Service Level Agreements (SLAs) are critical to the computer industry but they are rarely fully understood.

Under an SLA, a supplier undertakes to supply a service to a client at a particular level.

An SLA:

  • defines the service required (i.e. what the client wants and what the supplier is prepared to commit to supply);
  • sets quality standards (i.e. what standards or levels the supplier must achieve);
  • defines any deliverables (e.g. regular reports);
  • defines a means of compensating for failure to meet the standard of service required (e.g. by service credits).

Ideally, an SLA should be a self-enforcing agreement within a continuing relationship. Changes required should be dealt with through a change control procedure.

In some ways the process of creating the SLA is as valuable as the agreement itself. SLAs can be between different businesses or between different parts of the same organisation (such as the IT department and its users).

A Service Level Agreement should cover:

  • Quality standards, such as host/terminal response times, batch processing times, 'uptime', or processor availability, by specifying what? when? how? and by whom?
  • The consequences of failing to meet service procedures or standards.
  • Procedures for the client to monitor performance of obligations by the supplier.
  • Procedures for change control (ie changing part of the service that is being provided by the supplier under the agreement).
  • Terms dealing with access to, and security of, the client's site and data.
  • A procedure for disaster recovery (either upon a system failure or a catastrophe).
  • The agreed frequency of meetings between the client and the supplier to review the supplier's performance of the agreement, properly minuted with subsequent action plans and awards of priority.

Facilities Management Agreements, Software Maintenance Agreements and Managed Data Network Agreements are all examples of SLAs.

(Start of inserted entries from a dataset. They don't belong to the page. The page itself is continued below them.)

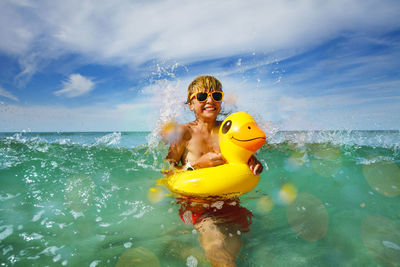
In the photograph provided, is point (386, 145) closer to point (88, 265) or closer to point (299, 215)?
point (299, 215)

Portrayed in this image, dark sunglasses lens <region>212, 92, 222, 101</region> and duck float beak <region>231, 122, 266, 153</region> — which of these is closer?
duck float beak <region>231, 122, 266, 153</region>

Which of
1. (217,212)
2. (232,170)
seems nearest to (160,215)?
(217,212)

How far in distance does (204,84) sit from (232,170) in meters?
1.15

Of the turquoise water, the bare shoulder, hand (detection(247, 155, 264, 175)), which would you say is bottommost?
the turquoise water

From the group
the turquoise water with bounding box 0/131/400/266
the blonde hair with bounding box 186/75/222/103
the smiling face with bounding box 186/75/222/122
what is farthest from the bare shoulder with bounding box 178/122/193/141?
the turquoise water with bounding box 0/131/400/266

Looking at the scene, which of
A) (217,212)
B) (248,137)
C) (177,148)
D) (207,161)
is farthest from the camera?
(177,148)

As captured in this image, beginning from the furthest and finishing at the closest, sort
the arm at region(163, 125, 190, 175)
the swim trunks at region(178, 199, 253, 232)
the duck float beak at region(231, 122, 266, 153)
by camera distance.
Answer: the arm at region(163, 125, 190, 175)
the swim trunks at region(178, 199, 253, 232)
the duck float beak at region(231, 122, 266, 153)

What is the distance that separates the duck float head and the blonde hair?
639 millimetres

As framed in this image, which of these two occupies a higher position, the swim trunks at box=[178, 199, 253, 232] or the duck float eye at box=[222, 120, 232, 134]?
the duck float eye at box=[222, 120, 232, 134]

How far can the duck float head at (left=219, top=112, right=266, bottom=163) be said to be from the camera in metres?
2.21

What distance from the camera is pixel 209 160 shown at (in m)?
2.70

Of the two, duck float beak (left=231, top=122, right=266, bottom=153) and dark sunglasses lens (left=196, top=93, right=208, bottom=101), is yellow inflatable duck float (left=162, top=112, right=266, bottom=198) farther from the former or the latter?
dark sunglasses lens (left=196, top=93, right=208, bottom=101)

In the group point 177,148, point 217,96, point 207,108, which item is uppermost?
point 217,96

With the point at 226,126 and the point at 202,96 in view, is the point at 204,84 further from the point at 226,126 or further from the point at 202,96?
the point at 226,126
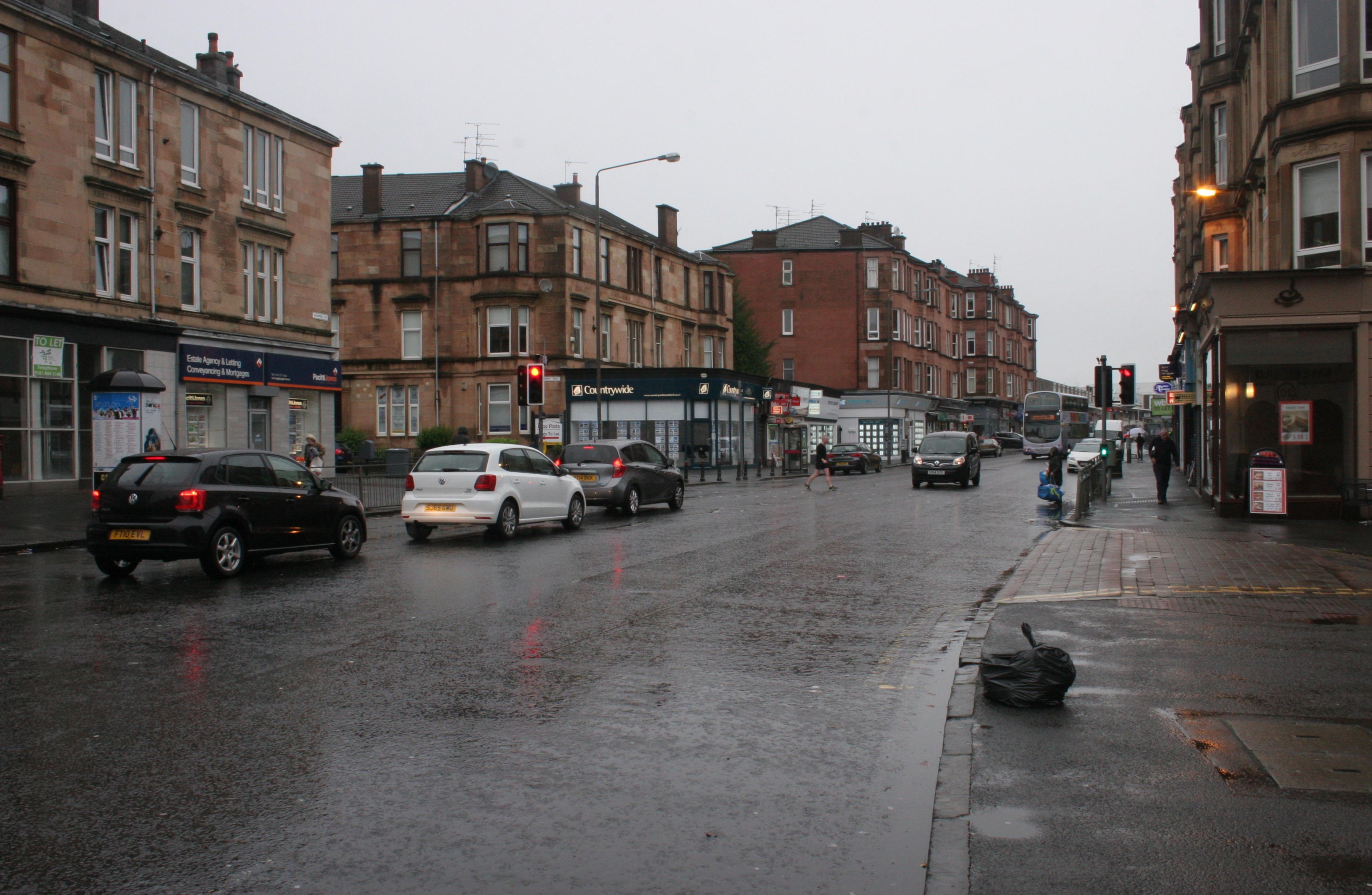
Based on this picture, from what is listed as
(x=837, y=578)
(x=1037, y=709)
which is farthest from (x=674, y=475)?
(x=1037, y=709)

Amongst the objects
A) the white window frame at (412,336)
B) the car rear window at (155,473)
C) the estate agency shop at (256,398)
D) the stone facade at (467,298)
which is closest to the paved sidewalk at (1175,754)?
the car rear window at (155,473)

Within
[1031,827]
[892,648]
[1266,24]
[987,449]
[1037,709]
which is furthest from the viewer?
[987,449]

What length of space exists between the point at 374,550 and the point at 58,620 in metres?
6.57

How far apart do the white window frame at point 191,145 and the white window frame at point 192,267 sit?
1372mm

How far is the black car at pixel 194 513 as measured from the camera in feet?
39.8

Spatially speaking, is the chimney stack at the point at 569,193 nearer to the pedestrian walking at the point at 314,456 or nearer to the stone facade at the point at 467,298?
the stone facade at the point at 467,298

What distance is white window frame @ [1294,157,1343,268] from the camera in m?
19.2

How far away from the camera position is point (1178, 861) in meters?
4.02

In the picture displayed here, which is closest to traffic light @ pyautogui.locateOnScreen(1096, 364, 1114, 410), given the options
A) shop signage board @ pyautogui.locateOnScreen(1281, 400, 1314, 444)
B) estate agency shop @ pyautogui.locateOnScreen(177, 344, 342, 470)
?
shop signage board @ pyautogui.locateOnScreen(1281, 400, 1314, 444)

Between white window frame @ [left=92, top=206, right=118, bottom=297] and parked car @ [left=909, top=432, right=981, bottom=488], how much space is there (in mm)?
23221

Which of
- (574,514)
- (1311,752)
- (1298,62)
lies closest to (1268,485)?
(1298,62)

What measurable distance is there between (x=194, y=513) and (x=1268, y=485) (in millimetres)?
17662

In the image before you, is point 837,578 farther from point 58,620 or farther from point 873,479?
point 873,479

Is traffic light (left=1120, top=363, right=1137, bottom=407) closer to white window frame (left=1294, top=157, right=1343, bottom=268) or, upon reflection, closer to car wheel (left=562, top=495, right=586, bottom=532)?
white window frame (left=1294, top=157, right=1343, bottom=268)
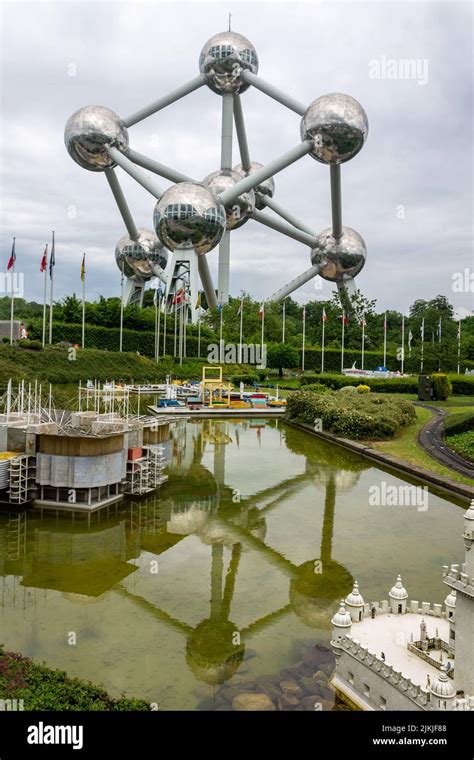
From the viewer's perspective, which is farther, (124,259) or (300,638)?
(124,259)

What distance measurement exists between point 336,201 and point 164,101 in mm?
9389

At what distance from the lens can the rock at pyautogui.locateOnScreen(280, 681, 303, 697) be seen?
5.72 metres

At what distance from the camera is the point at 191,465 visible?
53.3 ft

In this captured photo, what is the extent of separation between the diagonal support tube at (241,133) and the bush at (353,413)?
14.4 metres

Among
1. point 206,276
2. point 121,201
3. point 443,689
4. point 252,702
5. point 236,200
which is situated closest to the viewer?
point 443,689

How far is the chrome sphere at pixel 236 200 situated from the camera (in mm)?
29523

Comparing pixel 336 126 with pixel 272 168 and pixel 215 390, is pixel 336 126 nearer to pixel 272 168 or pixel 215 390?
pixel 272 168

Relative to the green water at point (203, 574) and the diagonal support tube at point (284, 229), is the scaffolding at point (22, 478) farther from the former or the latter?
the diagonal support tube at point (284, 229)

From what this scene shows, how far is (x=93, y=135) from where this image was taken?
27.3m

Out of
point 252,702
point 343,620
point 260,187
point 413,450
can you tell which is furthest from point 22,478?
point 260,187

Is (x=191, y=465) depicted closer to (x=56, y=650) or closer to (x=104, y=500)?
(x=104, y=500)

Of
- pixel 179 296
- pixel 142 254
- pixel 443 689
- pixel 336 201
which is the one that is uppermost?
pixel 336 201

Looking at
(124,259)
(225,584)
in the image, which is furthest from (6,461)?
(124,259)
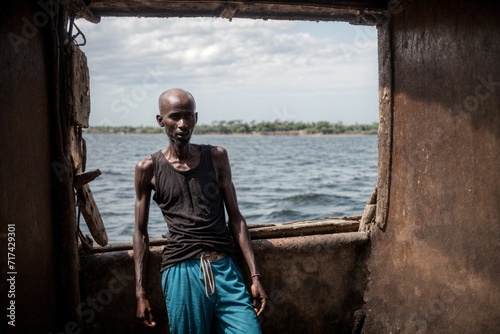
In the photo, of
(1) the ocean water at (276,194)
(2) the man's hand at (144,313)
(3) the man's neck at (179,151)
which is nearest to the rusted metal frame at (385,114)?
(3) the man's neck at (179,151)

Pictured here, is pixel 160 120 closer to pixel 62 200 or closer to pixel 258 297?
pixel 62 200

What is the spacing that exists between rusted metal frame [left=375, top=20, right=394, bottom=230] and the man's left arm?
3.70 feet

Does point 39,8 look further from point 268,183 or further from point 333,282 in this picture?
point 268,183

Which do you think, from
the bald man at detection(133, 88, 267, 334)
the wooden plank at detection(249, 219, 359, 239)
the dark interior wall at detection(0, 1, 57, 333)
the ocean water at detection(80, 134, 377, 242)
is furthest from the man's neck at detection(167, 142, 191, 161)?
the ocean water at detection(80, 134, 377, 242)

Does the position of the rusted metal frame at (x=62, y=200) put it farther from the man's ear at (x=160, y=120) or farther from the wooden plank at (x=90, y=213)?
the man's ear at (x=160, y=120)

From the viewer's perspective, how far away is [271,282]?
4191 millimetres

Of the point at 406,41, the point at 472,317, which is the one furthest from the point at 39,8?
the point at 472,317

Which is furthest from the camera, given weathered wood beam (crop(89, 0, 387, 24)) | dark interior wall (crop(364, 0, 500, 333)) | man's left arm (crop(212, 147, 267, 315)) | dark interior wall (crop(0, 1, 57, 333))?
weathered wood beam (crop(89, 0, 387, 24))

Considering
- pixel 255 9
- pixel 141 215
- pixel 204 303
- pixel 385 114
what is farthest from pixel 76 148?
pixel 385 114

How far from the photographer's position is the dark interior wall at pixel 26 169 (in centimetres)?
281

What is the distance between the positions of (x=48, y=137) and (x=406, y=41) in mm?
2319

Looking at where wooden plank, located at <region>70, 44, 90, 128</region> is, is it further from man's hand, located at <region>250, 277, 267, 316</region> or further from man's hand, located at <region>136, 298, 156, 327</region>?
man's hand, located at <region>250, 277, 267, 316</region>

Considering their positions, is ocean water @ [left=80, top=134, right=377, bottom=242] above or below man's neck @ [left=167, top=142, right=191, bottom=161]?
below

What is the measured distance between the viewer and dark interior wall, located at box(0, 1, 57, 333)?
281cm
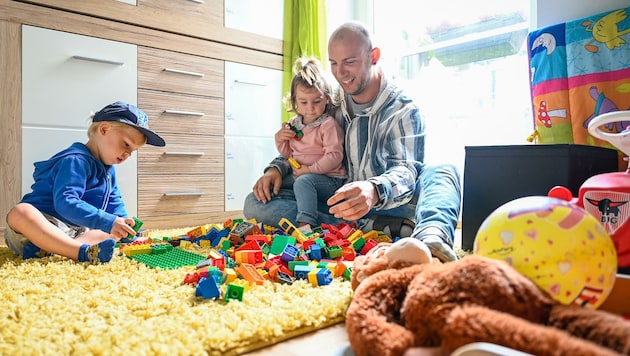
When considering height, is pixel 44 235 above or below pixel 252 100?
below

Alternatively, the SLA may be one aspect of a larger agreement for services, i.e. it is the schedule that stipulates how well the services have to be provided and what happens if the supplier does not provide this.

What form should a Service Level Agreement take?

At its weakest, an SLA may be a simple oral understanding, documented by an exchange of letters. The best form is a formal legal agreement with the technical procedures and specifications annexed as separate schedules.

What happens if the terms of a Service Level Agreement are broken? If the breach is fundamental, the party not in breach will be entitled to terminate the agreement and sue for the loss suffered as a result of the breach.

In other circumstances there will be a system for measuring breach and apportioning cost. These systems range from an event-based system (if... then...) to a more sophisticated system of 'failure points' (if there are more than five examples of ... then ...).

The functions of such compensation systems vary from simply drawing attention to a problem to compensation for loss. Compensation for loss is difficult to quantify and, if it is excessive, will be unenforceable by a court (which will regard it as a penalty).

In practice, the right to withhold payment is a valuable weapon. The end (or slowing down) of payments into the supplier's accounts department is likely to put pressure on the supplier.

Escalation clauses are undervalued and should be more widely used. These provide for a problem to be escalated up the various tiers of management on both sides if it cannot initially be resolved.

Even the best SLA does not last for ever and there must be a procedure for orderly termination and (if necessary) migration from the supplier's system to another system.

Migration is critically important in relation to facilities management contracts and, as a rule of thumb, a year is generally allowed for this. The supplier should also be required to provide all reasonable assistance to the client with the migration to another system.